1) Go to any fabric store.
2) Pick two felt fabrics you like. When picking your fabric, pull at the edges to make sure it isn’t a fabric that frays or unravels.
3) Have the fabric-cutting-person make a straight cut on the leading edge before cutting the amount you are going to buy. Ask them to cut a quarter yard and request that they make their cut as clean and straight as possible. You may have small parts that need to be cleaned up but for the most part, they do a great job of giving you a nice edge. Depending on the fabric you pick, this should cost between $5 and $6 and will yield two scarves.
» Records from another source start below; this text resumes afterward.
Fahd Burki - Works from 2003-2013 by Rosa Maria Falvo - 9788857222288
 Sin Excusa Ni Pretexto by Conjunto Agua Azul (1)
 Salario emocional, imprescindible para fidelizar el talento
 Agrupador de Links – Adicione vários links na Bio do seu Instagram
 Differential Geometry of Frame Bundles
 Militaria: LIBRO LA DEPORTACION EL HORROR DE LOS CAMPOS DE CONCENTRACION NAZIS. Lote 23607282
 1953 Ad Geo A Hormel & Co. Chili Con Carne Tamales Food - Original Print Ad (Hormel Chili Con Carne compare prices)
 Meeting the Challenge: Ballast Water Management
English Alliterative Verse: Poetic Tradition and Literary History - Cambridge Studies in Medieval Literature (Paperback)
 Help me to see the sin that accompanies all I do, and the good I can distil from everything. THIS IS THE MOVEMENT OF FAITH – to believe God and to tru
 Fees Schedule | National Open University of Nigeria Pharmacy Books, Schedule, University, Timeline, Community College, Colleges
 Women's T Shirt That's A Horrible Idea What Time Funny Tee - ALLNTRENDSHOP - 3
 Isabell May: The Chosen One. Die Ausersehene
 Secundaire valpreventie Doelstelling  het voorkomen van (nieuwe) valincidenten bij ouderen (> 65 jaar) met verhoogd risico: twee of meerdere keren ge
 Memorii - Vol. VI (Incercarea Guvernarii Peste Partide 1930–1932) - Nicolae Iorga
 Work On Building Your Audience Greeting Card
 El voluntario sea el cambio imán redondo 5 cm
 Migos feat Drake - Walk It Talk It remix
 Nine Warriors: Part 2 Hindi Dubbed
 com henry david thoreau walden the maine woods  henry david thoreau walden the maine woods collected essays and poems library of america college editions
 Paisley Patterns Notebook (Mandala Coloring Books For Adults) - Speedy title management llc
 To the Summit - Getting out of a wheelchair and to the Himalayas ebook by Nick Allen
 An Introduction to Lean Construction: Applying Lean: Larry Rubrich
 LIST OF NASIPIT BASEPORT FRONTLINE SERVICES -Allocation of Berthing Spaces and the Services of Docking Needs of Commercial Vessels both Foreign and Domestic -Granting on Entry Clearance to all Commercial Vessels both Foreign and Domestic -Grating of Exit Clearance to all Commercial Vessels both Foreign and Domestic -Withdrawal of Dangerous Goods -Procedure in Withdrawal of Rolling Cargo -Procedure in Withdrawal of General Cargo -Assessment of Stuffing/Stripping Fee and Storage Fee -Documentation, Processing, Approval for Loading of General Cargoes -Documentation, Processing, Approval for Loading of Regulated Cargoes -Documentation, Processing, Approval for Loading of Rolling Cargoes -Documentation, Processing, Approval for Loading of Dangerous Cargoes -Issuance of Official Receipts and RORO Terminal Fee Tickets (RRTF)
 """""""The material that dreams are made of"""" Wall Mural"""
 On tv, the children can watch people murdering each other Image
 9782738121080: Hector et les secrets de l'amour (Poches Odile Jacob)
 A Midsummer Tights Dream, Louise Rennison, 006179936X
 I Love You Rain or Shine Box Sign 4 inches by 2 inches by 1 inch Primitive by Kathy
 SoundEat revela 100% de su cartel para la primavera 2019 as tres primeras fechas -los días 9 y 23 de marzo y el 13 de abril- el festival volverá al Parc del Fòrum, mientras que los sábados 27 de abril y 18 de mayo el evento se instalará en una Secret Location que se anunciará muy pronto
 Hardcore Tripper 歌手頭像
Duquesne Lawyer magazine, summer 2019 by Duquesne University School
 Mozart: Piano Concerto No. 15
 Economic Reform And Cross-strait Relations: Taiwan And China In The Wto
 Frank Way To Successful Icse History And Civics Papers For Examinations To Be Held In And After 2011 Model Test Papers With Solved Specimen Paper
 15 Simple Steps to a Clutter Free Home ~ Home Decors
4) Fold the fabric in half, cut a clean edge on the ends
5) Cut the end into several strips and do the same on the complimentary fabric
The result is really cute and the kids love to see their craft used.
It is a great craft for the little ones, however, this doesn’t need to be a kid project. This holiday season, I’m making about 50 of these suckers for the foster kids in The Alliance for Children’s Right program and for god knows how many teachers, yard supervisors, school administrators, the mailman, etc.
They also make really great fake hair for kids that insist on being as silly as humanly possible the minute you need them to look at the camera.